No obstante lo anterior, resulta evidente que la subjetividad del juez nunca podrá verse limitada por completo, y casos donde ésta se hace patente e incluso legítima en términos jurídicos también son variados. Pensemos solamente en la cuantificación del daño moral, donde el juez deberá fallar de acuerdo no sólo a los hechos probados en juicio, sino que también conforme a apreciaciones valóricas (según el valor “derecho”) que se construyan por las partes en el caso concreto. [6]
Así también, aún en aspectos meramente legales como la solución de antinomias legislativas (incluso ante easy cases) queda de manifiesto que la subjetividad juega un rol fundamental, bastando para este caso considerar a los criterios de jerarquía y especialidad [7]. Respecto del primero, la pirámide de Kelsen se hace cada vez menos obvia y más alejada de la realidad, haciendo más complejo determinar si una norma es o no superior a otra per se. Basta recordar la conocida controversia sobre jerarquía de los tratados internacionales de derechos humanos en que se sigue discutiendo si éstos podrían aplicarse en un plano de igualdad con la Constitución, o incluso sobreponerse a ella.
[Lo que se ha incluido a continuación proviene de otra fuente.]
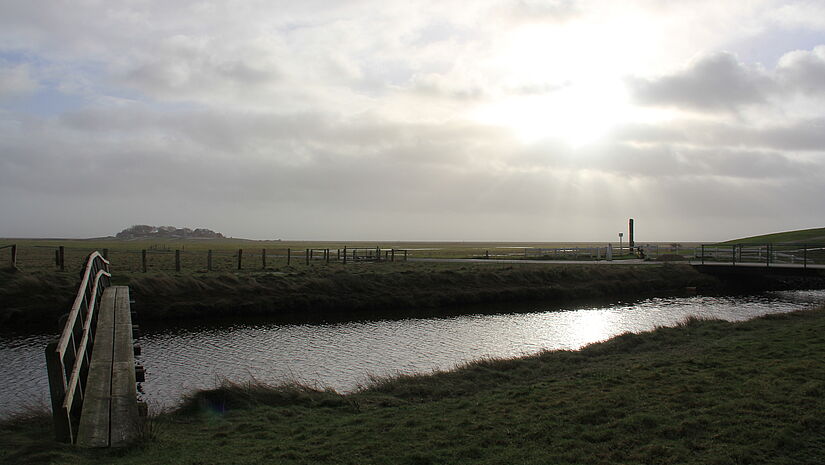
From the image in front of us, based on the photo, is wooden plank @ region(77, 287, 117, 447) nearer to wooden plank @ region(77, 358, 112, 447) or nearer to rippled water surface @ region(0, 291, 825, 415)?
wooden plank @ region(77, 358, 112, 447)

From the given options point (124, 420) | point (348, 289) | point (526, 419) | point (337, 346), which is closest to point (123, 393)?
point (124, 420)

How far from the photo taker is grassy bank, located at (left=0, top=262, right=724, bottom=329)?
81.3 ft

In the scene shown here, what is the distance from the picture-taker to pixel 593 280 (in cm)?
3788

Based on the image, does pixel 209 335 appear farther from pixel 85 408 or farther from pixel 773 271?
pixel 773 271

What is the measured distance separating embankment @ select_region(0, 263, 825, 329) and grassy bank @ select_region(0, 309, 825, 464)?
54.0 ft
Para qué mencionar entonces, que tanto en unos como en la otra, lo que realmente prima son los derechos en sí, los que ante un conflicto serán ponderables -una vez más- en el caso a caso, jugando la argumentación un rol fundamental ante parámetros que contornean una amplia extensión de subjetividad.
A su vez, respecto del criterio de especialidad, generalmente se enseña como obvio que la ley especial prima por sobre la general, pero lo que casi nunca se enseña es que la especialidad para ser aplicada debe construirse, dando lugar a que las partes citen normas distintas para elaborar su teoría del caso, las que muchas veces contienen disposiciones con caracteres y principios completamente distintos.[8] Ante tales espectros de indeterminación, resulta lógico que la garantía última ante la determinación judicial de derechos sea la fundamentación de las sentencias, cuyo análisis dará lugar al derecho a interponer recurso.[9]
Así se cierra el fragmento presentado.